Spatial question entries

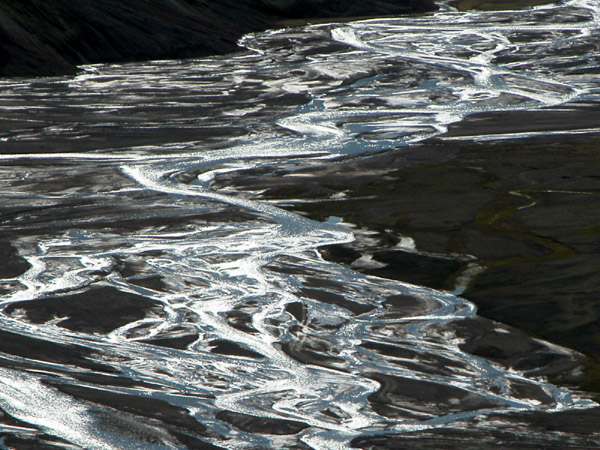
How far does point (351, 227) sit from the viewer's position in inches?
393

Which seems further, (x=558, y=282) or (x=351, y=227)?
(x=351, y=227)

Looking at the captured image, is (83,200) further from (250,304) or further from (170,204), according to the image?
(250,304)

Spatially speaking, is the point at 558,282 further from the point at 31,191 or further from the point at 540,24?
the point at 540,24

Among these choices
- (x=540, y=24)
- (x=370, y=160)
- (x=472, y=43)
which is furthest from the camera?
(x=540, y=24)

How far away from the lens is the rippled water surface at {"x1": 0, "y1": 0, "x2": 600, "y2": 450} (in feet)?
18.7

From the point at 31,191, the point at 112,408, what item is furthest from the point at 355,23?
the point at 112,408

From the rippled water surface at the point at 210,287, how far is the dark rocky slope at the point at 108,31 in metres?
1.20

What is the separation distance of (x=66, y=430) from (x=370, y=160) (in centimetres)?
797

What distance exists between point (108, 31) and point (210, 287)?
1382 centimetres

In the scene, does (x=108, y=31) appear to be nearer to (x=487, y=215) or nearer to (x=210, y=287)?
(x=487, y=215)

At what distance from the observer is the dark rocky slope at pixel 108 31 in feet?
61.5

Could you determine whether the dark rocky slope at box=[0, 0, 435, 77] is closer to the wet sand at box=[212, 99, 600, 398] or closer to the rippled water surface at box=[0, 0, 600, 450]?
the rippled water surface at box=[0, 0, 600, 450]

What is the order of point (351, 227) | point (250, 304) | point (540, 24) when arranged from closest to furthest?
point (250, 304) → point (351, 227) → point (540, 24)

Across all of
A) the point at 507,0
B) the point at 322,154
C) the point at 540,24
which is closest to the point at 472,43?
the point at 540,24
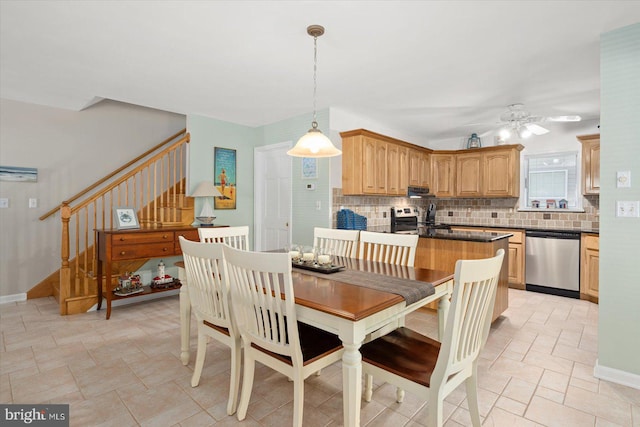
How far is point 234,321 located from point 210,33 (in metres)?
1.98

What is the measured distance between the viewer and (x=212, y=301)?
204 cm

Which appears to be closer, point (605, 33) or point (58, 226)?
point (605, 33)

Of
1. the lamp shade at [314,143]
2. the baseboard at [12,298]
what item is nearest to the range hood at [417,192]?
the lamp shade at [314,143]

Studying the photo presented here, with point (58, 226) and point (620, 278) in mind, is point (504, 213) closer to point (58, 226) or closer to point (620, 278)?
point (620, 278)

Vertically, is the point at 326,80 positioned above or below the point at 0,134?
above

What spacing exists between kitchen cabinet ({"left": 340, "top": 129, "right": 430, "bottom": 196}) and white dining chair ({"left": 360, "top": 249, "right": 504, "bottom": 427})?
2.57m

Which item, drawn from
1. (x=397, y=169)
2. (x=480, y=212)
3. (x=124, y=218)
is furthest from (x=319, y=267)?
(x=480, y=212)

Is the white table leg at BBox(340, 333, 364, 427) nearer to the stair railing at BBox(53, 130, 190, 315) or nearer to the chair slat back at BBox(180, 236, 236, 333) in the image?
the chair slat back at BBox(180, 236, 236, 333)

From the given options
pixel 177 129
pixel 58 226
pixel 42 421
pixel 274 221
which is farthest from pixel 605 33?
pixel 58 226

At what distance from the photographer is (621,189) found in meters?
2.26

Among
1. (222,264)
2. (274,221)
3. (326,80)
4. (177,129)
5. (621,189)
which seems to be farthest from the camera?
(177,129)

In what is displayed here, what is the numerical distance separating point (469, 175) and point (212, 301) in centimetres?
481

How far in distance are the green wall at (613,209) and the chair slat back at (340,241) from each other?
5.81 ft

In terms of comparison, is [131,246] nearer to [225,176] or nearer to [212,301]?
[225,176]
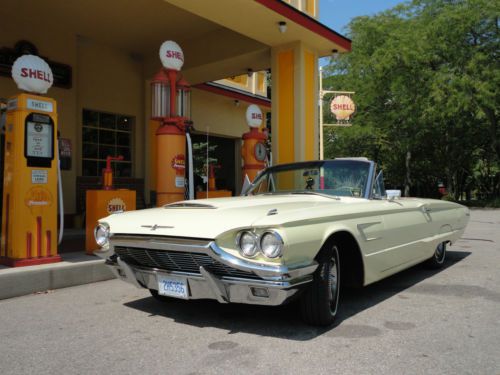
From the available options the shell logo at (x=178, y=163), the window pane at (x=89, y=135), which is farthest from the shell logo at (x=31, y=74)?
the window pane at (x=89, y=135)

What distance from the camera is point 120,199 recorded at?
705 centimetres

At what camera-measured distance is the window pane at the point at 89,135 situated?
1173cm

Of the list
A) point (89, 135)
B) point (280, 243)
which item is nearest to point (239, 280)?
point (280, 243)

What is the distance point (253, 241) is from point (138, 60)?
422 inches

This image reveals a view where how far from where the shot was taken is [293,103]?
10266 millimetres

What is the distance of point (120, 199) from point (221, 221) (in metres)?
3.86

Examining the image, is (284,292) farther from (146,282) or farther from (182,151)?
(182,151)

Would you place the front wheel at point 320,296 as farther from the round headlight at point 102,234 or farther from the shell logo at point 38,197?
the shell logo at point 38,197

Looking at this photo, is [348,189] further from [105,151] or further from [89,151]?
[105,151]

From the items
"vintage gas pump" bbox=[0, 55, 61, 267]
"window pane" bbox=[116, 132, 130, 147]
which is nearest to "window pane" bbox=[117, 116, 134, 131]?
"window pane" bbox=[116, 132, 130, 147]

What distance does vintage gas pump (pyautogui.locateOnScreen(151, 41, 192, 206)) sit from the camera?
7730 mm

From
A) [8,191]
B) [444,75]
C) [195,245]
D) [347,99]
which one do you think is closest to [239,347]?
[195,245]

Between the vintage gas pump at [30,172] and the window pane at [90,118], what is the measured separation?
234 inches

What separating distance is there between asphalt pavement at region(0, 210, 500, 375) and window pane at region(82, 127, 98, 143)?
698 cm
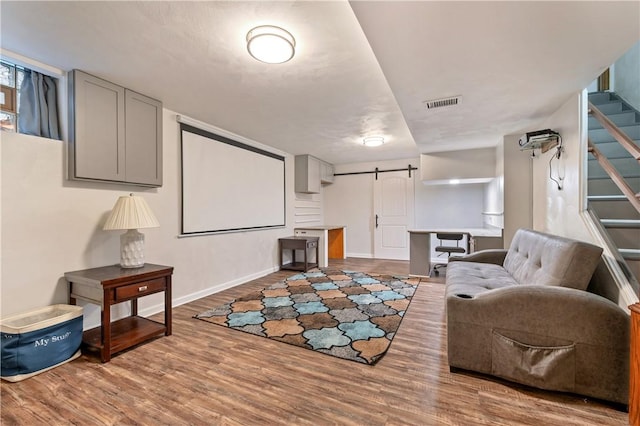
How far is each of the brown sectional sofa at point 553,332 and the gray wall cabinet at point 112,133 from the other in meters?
3.23

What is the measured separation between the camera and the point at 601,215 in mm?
2504

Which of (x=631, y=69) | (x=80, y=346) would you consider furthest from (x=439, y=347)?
(x=631, y=69)

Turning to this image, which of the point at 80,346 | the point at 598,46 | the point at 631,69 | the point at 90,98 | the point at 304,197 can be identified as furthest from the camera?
the point at 304,197

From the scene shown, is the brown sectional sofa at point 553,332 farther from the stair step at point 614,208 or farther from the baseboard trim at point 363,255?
the baseboard trim at point 363,255

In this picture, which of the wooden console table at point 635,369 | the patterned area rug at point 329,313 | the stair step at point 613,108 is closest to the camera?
the wooden console table at point 635,369

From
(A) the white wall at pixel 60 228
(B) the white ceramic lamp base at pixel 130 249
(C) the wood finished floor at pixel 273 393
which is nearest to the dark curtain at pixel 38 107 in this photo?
(A) the white wall at pixel 60 228

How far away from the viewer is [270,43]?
1841 mm

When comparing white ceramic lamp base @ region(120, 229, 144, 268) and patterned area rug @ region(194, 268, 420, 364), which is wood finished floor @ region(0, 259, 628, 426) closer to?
patterned area rug @ region(194, 268, 420, 364)

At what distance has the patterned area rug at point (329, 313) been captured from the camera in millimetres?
2371

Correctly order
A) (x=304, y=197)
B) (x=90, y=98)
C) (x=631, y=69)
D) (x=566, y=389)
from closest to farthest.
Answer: (x=566, y=389), (x=90, y=98), (x=631, y=69), (x=304, y=197)

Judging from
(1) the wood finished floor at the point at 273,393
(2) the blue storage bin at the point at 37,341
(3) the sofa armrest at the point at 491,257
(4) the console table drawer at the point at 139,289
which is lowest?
(1) the wood finished floor at the point at 273,393

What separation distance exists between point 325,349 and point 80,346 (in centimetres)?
204

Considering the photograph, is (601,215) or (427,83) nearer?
(427,83)

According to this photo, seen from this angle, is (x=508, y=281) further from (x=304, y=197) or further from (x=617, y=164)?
(x=304, y=197)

▶ Aim: Repeat, character for character, the lines from the one that holds "In this picture, which" to the final line of the material, inclusive, and no other lines.

▶ Full answer:
In this picture, which of the wooden console table at point 635,369 | the patterned area rug at point 329,313 | the stair step at point 613,108 is closest to the camera?
the wooden console table at point 635,369

From
(A) the white wall at pixel 60 228
(B) the white ceramic lamp base at pixel 130 249
(C) the wood finished floor at pixel 273 393
which is nearest to the dark curtain at pixel 38 107 in this photo?
(A) the white wall at pixel 60 228

How far away from the viewer is [270,43]?
1841 mm

When comparing white ceramic lamp base @ region(120, 229, 144, 268) and patterned area rug @ region(194, 268, 420, 364), which is wood finished floor @ region(0, 259, 628, 426) closer to?
patterned area rug @ region(194, 268, 420, 364)

At what distance has the patterned area rug at point (329, 313) been captured from the camera in millimetres?
2371

Correctly order
A) (x=304, y=197)
B) (x=90, y=98)
C) (x=631, y=69)
D) (x=566, y=389)
from closest to farthest.
Answer: (x=566, y=389), (x=90, y=98), (x=631, y=69), (x=304, y=197)

Judging from
(1) the wood finished floor at the point at 273,393
(2) the blue storage bin at the point at 37,341
(3) the sofa armrest at the point at 491,257
(4) the console table drawer at the point at 139,289
which is lowest?
(1) the wood finished floor at the point at 273,393

What separation distance exists between point 325,349 and point 80,346 (in centimetres)?
204

Considering the photograph, is (601,215) or (427,83) nearer?
(427,83)

According to this photo, seen from this angle, is (x=508, y=281) further from (x=304, y=197) or further from (x=617, y=164)?
(x=304, y=197)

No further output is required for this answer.